====== The records ======

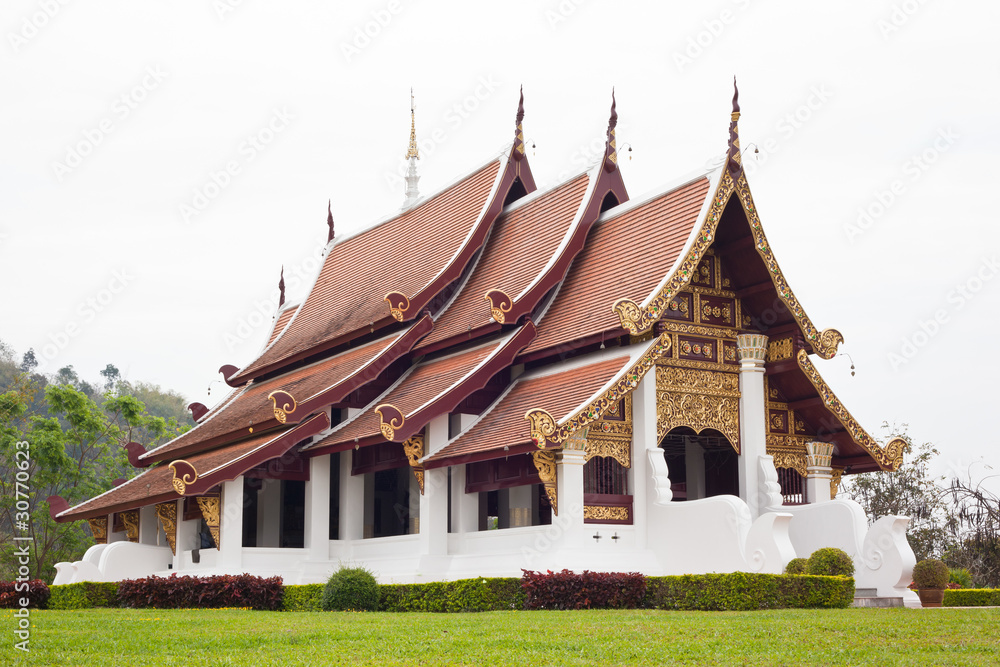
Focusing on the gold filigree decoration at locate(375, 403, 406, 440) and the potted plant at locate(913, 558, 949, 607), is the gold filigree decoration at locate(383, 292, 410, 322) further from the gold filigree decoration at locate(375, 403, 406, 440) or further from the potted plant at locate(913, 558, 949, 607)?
the potted plant at locate(913, 558, 949, 607)

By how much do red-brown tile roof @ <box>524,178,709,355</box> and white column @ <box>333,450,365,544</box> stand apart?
3.77 metres

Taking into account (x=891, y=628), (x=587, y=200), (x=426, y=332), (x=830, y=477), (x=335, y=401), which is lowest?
(x=891, y=628)

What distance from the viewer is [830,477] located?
17.3 m

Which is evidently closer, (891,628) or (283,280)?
(891,628)

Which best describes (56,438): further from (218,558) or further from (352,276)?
(218,558)

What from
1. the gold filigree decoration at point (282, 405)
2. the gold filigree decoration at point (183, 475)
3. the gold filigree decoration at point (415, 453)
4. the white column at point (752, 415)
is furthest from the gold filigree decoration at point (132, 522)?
the white column at point (752, 415)

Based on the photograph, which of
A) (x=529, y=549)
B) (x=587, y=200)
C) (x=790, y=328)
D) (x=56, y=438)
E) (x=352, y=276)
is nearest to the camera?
(x=529, y=549)

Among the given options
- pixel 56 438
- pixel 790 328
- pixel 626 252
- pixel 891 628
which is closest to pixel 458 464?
pixel 626 252

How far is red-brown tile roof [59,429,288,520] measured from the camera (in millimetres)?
18297

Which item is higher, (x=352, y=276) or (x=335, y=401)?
(x=352, y=276)

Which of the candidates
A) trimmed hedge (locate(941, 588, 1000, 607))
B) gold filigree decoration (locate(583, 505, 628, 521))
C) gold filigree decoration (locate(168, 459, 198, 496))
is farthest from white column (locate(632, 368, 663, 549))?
gold filigree decoration (locate(168, 459, 198, 496))

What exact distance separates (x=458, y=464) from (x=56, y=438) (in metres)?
19.0

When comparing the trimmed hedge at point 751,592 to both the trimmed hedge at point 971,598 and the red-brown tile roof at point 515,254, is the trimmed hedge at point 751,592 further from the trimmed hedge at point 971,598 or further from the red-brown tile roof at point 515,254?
the red-brown tile roof at point 515,254

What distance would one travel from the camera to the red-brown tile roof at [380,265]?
66.0ft
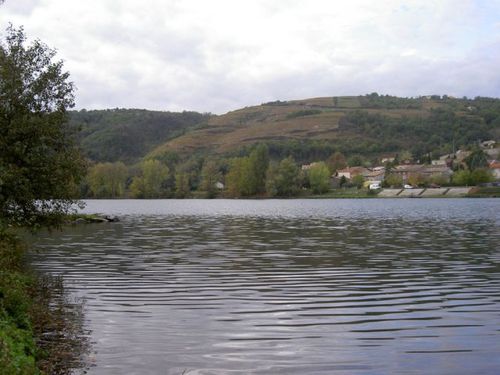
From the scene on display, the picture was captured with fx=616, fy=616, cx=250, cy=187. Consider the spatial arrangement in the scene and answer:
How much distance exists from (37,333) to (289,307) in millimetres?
8188

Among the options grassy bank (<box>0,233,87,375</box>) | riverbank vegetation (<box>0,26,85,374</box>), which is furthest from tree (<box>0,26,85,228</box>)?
grassy bank (<box>0,233,87,375</box>)

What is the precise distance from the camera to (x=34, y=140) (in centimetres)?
3177

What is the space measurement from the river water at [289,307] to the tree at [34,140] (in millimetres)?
3547

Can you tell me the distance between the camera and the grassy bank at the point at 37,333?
11.7m

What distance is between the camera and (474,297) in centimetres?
2233

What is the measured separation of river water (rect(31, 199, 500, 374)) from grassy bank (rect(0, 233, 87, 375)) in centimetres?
65

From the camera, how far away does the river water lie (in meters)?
14.6

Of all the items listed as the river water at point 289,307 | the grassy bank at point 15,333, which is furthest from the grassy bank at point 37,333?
the river water at point 289,307

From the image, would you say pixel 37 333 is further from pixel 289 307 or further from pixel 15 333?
pixel 289 307

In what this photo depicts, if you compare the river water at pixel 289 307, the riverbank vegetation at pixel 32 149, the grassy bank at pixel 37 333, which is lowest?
the river water at pixel 289 307

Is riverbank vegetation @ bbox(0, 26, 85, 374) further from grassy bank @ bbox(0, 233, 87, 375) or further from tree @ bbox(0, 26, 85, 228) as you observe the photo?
grassy bank @ bbox(0, 233, 87, 375)

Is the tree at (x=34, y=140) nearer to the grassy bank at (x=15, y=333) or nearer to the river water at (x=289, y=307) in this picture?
the river water at (x=289, y=307)

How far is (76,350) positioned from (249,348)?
4308mm

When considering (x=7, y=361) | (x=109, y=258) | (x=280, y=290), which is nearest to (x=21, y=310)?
(x=7, y=361)
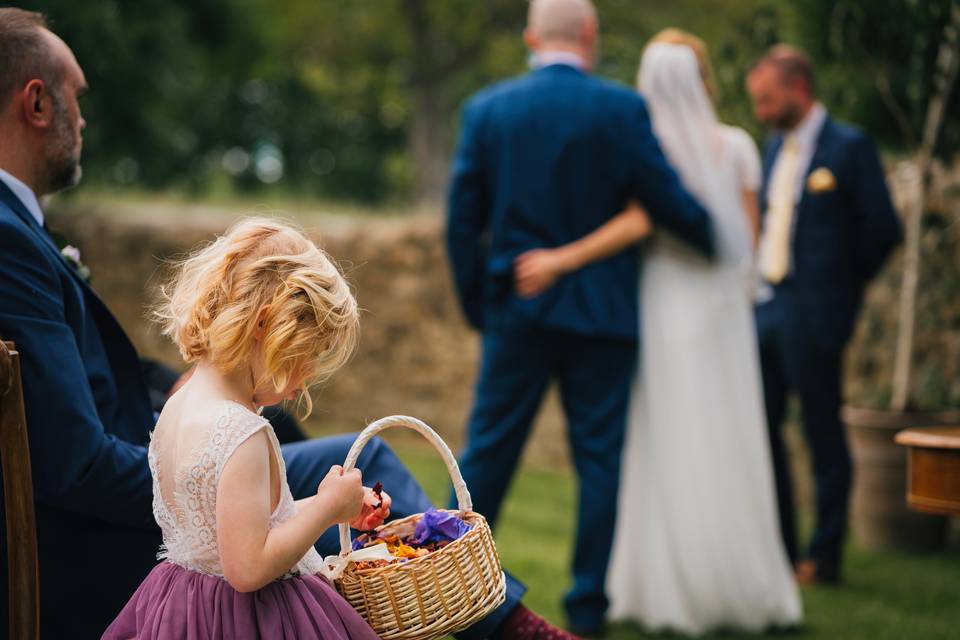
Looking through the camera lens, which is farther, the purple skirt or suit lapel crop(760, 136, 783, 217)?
suit lapel crop(760, 136, 783, 217)

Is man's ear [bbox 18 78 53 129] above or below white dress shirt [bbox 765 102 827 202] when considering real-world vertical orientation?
above

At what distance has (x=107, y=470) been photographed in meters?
2.29

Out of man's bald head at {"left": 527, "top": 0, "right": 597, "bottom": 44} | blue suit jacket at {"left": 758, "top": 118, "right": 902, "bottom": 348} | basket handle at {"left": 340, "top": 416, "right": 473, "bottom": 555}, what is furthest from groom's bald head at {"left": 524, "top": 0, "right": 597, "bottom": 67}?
basket handle at {"left": 340, "top": 416, "right": 473, "bottom": 555}

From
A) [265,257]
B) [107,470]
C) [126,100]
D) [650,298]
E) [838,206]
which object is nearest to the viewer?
[265,257]

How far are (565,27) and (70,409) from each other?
2572 mm

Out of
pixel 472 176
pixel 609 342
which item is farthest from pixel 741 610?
pixel 472 176

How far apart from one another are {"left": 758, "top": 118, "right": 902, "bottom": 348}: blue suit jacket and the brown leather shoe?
0.99 m

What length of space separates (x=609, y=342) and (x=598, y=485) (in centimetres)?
49

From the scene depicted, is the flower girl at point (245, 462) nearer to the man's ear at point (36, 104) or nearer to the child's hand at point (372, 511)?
the child's hand at point (372, 511)

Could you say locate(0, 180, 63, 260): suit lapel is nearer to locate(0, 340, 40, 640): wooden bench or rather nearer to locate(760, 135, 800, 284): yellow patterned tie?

======

Given problem — Recast the stretch from the line containing "What length of" through the end of the material as a Markdown table with the columns Row and Line. Leave out the blank lines.

Right answer —
| Row | Line |
|---|---|
| 1 | What length of space separates (x=609, y=342) and (x=598, y=485) (in centimetres)? |
| 2 | 49 |
| 3 | From the scene depicted, is the flower girl at point (245, 462) nearer to the man's ear at point (36, 104) or nearer to the child's hand at point (372, 511)? |
| 4 | the child's hand at point (372, 511) |
| 5 | Could you say locate(0, 180, 63, 260): suit lapel is nearer to locate(0, 340, 40, 640): wooden bench or rather nearer to locate(760, 135, 800, 284): yellow patterned tie? |